Yup. And they spent 4 years getting worse and worse so here we are.

Voting for Trump.

 

I’ll take that dare.

For fans of candy corn…  that puts the potentially lethal dose at 1,627 pieces,

If you don’t hear from me, they were right.

 

Via xbradtc we see this bit of hilarity.

What do we have here?” said Gerald Brooks, greeting another group of costumed trick-or-treaters. “A princess, a werewolf, and — oh. Out-fucking-standing. More imitation soldiers.”…

No Snickers for you, Jarhead. Now get the hell off my porch.”…
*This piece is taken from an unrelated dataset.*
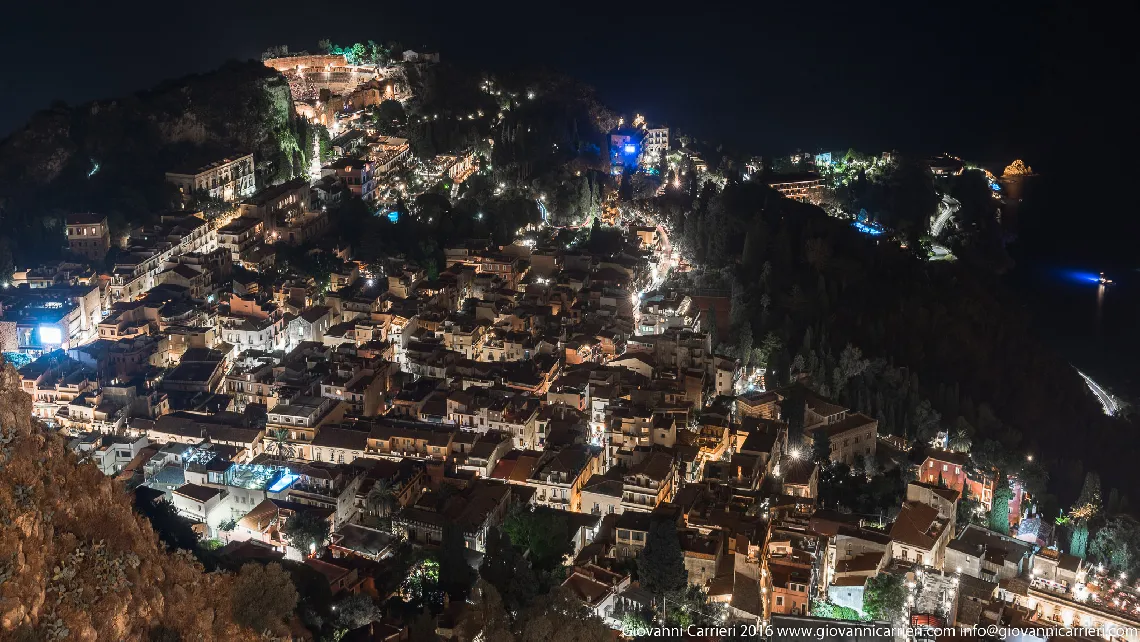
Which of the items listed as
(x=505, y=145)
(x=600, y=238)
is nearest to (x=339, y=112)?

“This is a travesty,” Brooks fumed after the children left. “I haven’t seen a single costume that’s AR 670-1 compliant…

 

RTWT, it’s a hoot. It stays funny throughout and ends on some darn good funny. Especially read the quotes comments, the first one out of the blocks gets the Dan Rather Award For Clueless Credulity.

 

So you have a pet alligator. You’d think you could work out some costume that incorporated your pet alligator. But not if you’re this type of crazy.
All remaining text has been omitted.